### Goals
(a) In the car rental feature text below, what example does it give of the new data the company wants to capture?
(b) Do these statements agree with the car rental feature text below? Answer yes or no for each, quoting the words that decide it. (i) Once stored, the values cannot be changed. (ii) The reply splits its answer into ideal architecture and Q&A's. (iii) The reply discusses in detail how efficient and effective each architecture is.

+++ Passage provided +++

Given a car rental service website, I need to work on a new feature.
The company has come up with some more data that they would like to capture and analyze along with the data that they already have.
This new data can be something like time and cost to assemble a car.
I need to understand the following:
1: How should I approach the problem, from API design perspective?
2: Is changing the schema of your tables going to do any good, if that is an option?
3: Which databases can be used?
The values once stored can be changed. For example, the time to assemble can reduce or increase, hence the users should be able to update the values.
To answer you question let's divide it in two parts, ideal architecture and Q&A's
Architecture:
A typical system would consist of many technologies working together to solve a practical problem. Problems can be solved in many ways and may have more than one solution. We are not talking about efficiency and effectively of any architecture here as it's whole new subject to explore. But it's always wise to choose what's best for your use case.
Since you already have existing software built, it's always helpful to follow it's existing design pattern which will help you understand existing code in detail and allow you to create logical blocks which will fit nicely and actually help in integrating functionality instead of working against it.

+++ Excerpted data +++

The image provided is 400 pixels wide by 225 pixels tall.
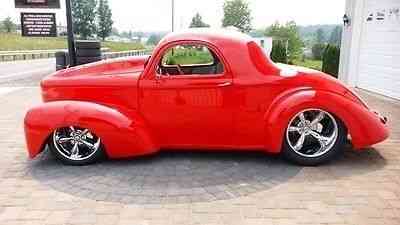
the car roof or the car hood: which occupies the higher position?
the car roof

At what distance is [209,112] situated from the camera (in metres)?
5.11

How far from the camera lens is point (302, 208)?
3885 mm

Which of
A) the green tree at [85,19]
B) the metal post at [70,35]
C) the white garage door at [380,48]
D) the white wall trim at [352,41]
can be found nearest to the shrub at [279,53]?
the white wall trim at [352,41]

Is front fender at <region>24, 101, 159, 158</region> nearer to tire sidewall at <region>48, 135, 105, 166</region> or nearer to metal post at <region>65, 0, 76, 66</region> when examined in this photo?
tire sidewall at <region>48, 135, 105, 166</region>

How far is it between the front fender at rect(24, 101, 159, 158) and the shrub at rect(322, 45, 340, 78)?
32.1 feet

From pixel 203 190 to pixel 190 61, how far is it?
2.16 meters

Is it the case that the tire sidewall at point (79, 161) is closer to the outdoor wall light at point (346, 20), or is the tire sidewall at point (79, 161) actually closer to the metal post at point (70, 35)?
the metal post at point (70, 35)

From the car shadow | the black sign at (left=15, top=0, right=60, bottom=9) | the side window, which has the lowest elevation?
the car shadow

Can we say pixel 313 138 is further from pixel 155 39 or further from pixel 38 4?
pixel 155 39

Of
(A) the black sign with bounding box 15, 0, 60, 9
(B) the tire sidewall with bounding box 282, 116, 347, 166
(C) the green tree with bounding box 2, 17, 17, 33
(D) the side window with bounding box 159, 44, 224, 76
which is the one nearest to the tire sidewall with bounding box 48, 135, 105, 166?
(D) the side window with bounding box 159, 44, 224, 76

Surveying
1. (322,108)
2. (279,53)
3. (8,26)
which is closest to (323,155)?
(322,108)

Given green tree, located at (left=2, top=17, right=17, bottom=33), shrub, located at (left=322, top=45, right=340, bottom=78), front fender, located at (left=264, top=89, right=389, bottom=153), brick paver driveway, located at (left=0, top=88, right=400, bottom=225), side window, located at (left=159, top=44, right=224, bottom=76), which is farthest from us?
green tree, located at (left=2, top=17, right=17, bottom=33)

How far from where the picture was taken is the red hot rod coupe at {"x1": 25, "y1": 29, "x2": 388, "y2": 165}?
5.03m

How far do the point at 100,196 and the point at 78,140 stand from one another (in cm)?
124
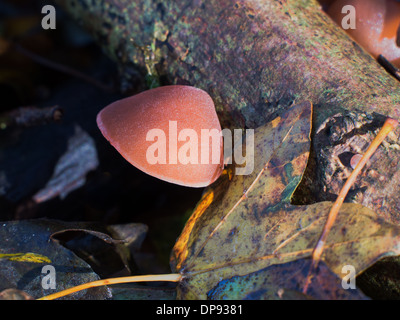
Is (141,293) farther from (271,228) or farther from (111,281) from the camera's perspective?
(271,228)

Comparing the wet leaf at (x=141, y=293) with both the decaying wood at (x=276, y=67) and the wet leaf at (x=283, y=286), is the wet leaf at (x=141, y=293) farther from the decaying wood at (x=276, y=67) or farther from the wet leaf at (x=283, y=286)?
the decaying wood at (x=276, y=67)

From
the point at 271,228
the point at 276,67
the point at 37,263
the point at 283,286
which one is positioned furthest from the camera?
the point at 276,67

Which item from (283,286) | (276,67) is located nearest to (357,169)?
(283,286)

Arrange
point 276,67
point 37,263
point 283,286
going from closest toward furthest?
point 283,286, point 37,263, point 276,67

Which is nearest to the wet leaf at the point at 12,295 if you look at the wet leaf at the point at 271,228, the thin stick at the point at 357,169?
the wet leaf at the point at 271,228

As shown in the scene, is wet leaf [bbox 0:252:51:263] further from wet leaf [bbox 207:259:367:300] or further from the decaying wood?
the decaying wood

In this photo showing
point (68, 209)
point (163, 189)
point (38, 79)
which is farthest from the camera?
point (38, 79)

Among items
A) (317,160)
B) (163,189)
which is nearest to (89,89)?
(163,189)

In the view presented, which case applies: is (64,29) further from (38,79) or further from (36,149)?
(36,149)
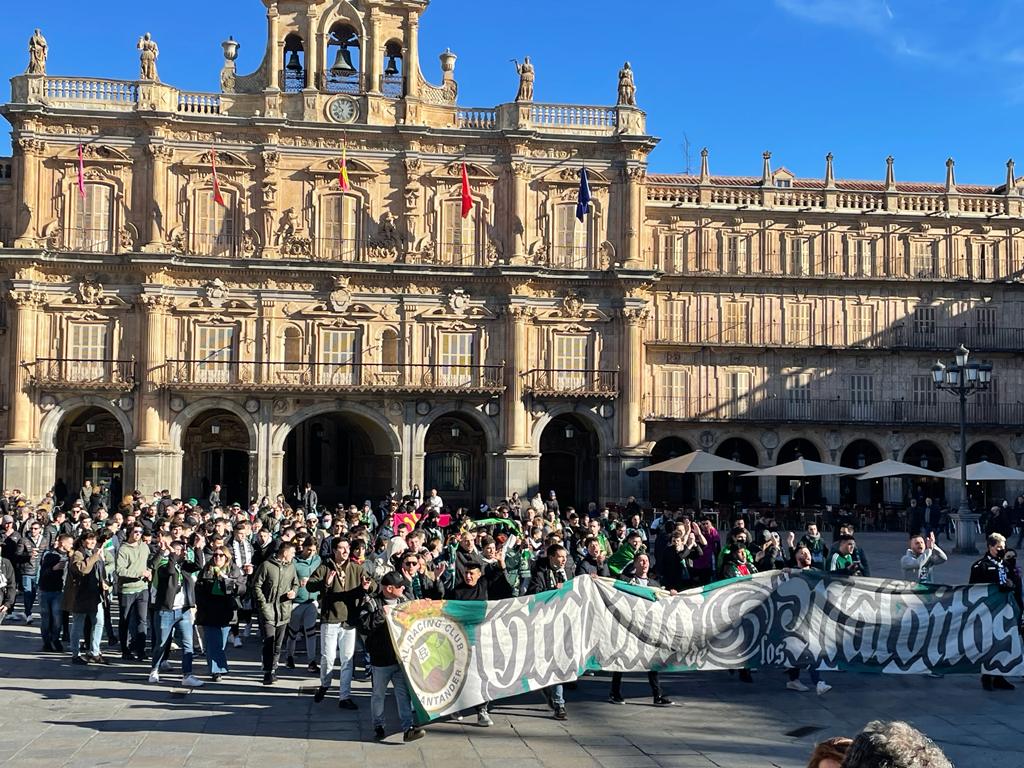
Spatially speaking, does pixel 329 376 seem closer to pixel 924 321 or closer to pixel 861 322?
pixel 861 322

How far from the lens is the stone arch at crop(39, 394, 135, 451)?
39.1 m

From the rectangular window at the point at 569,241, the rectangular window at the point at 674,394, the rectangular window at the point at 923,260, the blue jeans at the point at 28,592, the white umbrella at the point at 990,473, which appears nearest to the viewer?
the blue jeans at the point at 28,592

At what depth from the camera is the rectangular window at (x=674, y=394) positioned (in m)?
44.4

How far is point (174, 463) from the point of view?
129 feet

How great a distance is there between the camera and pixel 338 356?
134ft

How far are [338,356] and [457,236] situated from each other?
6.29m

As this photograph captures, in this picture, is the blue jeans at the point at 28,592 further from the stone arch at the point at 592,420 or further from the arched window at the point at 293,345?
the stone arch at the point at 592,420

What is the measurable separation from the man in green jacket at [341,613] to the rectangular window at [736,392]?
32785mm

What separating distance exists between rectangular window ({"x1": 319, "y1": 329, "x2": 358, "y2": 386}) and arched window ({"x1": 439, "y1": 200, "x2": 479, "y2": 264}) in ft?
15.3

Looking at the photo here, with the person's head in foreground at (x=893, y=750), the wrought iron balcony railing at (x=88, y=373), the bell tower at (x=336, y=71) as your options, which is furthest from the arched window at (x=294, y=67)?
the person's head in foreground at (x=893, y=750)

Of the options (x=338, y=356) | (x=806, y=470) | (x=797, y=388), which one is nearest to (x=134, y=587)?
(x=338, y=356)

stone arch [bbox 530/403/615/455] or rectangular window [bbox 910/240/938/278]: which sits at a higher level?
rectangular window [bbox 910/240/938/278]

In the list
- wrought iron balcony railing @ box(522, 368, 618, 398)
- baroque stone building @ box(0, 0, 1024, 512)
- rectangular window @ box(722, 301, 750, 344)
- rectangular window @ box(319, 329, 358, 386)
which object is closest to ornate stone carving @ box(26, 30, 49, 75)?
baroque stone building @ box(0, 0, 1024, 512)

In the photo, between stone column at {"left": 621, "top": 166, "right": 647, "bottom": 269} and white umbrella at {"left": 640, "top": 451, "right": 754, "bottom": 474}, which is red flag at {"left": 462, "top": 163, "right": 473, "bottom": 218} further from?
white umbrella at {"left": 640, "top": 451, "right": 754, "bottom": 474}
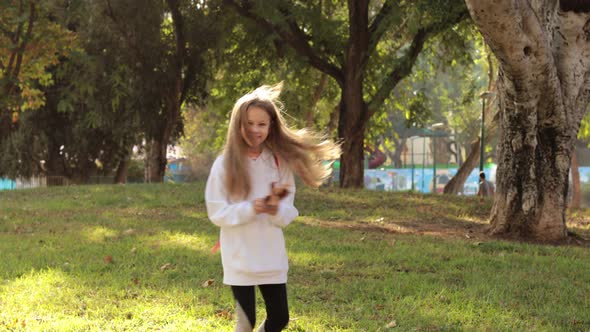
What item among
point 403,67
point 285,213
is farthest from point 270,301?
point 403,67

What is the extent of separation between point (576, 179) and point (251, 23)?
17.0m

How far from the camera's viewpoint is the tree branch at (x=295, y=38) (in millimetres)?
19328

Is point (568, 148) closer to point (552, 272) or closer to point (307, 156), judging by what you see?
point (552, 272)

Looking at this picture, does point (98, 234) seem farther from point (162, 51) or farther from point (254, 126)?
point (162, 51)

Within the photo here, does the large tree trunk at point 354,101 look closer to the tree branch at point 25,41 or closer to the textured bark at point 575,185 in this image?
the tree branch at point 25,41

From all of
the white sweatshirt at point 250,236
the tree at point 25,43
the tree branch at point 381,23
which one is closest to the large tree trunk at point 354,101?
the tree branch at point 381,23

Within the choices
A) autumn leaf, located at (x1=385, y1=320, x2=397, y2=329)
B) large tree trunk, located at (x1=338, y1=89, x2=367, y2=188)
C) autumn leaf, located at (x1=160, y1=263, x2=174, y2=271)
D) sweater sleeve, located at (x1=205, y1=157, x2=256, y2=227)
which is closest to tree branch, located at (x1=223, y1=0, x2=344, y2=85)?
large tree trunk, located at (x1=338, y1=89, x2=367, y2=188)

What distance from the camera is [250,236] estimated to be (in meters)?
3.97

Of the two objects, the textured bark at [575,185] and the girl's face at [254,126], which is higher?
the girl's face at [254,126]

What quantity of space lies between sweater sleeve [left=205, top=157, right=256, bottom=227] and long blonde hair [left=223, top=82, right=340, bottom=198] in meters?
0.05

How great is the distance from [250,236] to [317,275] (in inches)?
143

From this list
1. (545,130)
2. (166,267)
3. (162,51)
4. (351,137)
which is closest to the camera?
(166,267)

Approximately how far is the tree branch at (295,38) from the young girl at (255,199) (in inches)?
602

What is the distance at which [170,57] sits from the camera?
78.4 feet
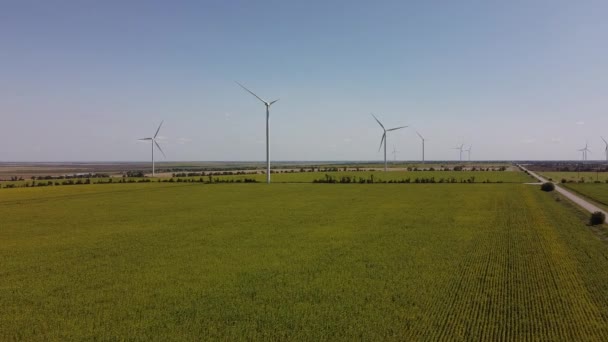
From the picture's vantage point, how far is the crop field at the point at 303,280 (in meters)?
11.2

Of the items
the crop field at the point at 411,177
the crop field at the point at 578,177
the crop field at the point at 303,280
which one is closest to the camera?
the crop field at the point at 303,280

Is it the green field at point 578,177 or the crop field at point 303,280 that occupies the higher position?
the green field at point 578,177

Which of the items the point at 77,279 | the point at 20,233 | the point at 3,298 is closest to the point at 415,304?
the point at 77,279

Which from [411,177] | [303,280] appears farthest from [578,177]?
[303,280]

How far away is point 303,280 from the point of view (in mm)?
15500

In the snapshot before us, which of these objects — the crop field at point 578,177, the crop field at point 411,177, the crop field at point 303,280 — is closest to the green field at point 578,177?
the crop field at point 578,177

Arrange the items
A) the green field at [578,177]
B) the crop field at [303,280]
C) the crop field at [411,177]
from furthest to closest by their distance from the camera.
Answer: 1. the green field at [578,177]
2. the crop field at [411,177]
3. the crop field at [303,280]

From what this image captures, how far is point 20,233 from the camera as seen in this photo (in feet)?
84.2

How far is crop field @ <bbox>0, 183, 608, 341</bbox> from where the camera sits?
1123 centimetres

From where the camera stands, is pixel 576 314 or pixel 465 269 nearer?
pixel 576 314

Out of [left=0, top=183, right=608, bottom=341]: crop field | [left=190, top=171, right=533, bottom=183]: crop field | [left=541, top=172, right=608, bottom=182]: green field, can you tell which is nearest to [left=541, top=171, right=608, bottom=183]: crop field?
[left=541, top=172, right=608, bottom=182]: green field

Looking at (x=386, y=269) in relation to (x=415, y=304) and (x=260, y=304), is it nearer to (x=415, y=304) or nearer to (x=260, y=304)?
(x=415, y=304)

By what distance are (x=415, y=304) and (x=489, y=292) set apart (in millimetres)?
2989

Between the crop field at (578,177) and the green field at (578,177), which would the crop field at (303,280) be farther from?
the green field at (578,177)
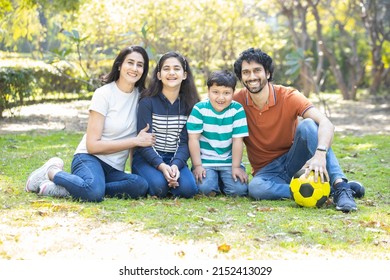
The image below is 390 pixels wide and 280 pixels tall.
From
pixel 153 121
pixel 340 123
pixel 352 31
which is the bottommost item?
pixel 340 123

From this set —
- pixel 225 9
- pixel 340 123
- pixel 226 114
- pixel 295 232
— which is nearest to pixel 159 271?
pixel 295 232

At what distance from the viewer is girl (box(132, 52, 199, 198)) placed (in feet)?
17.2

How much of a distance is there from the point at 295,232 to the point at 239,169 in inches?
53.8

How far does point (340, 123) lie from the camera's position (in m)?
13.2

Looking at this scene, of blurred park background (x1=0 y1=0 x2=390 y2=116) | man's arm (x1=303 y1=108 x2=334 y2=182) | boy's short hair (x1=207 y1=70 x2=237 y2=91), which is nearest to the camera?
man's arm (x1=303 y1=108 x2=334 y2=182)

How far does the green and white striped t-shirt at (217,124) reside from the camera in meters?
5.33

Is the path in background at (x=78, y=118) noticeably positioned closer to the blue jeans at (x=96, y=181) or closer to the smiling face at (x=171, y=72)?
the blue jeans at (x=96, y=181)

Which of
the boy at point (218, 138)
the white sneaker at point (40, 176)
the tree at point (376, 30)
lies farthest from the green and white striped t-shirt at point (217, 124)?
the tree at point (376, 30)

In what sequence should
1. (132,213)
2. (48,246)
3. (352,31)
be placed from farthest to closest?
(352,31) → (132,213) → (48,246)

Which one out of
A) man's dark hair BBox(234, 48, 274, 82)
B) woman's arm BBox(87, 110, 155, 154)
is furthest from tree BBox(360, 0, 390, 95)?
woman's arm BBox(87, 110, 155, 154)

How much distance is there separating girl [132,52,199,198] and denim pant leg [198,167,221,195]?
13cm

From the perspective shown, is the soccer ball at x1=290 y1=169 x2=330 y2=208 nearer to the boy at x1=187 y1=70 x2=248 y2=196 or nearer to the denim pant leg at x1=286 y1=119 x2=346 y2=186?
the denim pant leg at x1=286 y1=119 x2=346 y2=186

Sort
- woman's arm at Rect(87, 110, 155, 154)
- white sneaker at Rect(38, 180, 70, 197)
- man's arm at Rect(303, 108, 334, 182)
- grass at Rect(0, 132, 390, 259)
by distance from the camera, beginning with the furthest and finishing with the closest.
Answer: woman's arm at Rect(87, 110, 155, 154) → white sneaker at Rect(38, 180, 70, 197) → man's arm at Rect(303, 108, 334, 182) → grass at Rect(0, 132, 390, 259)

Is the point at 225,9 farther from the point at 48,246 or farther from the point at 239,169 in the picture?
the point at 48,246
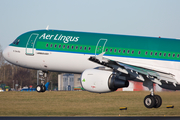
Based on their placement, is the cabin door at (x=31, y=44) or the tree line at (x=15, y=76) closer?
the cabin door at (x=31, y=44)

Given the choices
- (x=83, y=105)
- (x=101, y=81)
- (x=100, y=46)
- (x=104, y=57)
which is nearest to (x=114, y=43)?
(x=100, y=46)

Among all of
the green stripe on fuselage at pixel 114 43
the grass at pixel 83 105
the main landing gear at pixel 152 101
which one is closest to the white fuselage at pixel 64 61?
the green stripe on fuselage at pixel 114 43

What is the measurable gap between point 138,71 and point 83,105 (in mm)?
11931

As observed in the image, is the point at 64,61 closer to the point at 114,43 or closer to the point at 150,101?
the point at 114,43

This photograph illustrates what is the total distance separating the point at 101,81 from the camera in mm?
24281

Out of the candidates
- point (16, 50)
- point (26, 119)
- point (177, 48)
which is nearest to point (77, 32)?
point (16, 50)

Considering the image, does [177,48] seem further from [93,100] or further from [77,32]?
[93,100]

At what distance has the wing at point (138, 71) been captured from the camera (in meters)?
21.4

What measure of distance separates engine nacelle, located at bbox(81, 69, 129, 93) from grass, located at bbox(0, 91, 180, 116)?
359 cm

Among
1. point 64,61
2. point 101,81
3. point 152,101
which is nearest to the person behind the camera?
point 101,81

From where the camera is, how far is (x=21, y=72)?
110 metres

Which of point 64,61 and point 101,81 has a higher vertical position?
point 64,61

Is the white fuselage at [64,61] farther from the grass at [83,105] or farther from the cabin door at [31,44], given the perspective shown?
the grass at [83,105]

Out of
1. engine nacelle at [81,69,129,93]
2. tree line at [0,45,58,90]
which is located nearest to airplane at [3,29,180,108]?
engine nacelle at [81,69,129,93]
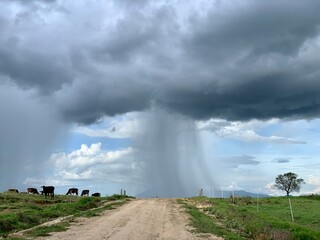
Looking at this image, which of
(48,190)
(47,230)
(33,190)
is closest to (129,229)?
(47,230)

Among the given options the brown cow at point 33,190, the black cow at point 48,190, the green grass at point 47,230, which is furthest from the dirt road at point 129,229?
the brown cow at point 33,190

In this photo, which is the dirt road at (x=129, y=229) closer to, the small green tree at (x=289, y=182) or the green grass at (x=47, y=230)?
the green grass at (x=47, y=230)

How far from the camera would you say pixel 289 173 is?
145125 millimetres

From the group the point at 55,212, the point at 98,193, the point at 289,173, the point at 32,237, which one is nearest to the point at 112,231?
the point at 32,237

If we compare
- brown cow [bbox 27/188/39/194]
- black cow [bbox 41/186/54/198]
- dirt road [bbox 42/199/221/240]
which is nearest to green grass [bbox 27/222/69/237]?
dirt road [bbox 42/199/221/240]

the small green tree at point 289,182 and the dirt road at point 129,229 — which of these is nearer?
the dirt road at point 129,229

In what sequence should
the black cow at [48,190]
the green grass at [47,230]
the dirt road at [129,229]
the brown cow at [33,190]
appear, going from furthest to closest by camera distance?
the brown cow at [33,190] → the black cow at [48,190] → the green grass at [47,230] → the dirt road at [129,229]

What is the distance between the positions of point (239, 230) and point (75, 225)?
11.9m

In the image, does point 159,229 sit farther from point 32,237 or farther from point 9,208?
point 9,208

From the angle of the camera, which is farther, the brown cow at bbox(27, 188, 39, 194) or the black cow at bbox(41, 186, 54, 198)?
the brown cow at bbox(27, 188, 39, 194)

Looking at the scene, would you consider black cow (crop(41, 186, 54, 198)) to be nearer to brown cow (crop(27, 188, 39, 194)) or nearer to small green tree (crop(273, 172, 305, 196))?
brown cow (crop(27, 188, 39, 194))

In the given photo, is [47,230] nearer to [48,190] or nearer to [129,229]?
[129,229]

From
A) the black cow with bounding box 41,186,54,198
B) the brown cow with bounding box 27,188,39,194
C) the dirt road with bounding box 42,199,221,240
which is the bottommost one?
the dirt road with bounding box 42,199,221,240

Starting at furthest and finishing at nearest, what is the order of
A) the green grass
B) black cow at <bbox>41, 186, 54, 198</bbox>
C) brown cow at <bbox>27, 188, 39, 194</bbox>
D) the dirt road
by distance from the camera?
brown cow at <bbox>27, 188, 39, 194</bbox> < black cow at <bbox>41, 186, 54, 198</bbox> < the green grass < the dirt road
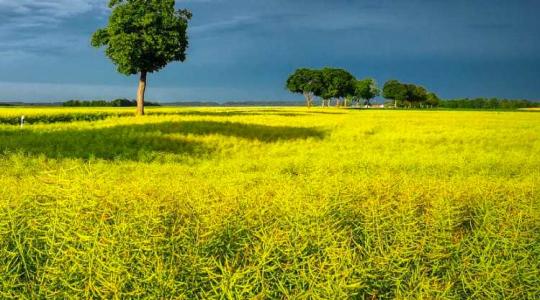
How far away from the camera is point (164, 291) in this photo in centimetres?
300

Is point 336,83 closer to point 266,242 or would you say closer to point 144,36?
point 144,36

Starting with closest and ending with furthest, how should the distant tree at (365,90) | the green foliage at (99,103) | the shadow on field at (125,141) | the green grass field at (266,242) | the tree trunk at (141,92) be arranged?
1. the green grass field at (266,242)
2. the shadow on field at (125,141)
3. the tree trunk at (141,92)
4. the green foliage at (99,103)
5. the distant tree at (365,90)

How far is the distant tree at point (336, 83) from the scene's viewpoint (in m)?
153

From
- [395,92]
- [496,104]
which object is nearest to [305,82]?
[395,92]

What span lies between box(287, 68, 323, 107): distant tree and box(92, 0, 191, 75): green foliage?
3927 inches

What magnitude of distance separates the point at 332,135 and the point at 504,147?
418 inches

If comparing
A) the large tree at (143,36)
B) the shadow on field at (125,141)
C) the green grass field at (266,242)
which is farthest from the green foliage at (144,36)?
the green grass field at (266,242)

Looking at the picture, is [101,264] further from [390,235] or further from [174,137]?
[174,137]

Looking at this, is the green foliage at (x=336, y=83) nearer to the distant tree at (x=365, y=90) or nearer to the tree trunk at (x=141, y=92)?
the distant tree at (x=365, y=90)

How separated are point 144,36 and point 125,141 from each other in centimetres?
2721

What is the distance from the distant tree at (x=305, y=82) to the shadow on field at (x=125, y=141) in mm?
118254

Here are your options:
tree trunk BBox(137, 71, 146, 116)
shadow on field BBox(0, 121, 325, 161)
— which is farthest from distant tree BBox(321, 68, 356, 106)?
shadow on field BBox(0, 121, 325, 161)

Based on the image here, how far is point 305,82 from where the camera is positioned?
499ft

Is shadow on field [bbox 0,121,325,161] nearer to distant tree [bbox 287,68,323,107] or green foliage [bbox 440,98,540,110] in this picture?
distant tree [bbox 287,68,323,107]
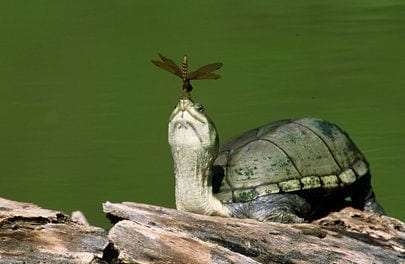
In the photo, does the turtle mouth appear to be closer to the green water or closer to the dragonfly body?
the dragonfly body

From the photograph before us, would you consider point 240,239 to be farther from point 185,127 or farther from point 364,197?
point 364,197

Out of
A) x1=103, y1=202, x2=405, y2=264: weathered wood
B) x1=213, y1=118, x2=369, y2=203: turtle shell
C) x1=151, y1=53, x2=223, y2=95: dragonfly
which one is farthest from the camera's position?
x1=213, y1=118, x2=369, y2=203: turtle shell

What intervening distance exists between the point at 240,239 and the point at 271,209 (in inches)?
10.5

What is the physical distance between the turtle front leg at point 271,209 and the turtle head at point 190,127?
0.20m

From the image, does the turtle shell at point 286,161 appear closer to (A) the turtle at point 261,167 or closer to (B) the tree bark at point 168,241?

+++

### Expected outputs
(a) Time and cost to assemble a car.

(b)
(i) No: "The values once stored can be changed."
(ii) Yes: "let's divide it in two parts, ideal architecture and Q&A's"
(iii) No: "We are not talking about efficiency and effectively of any architecture here"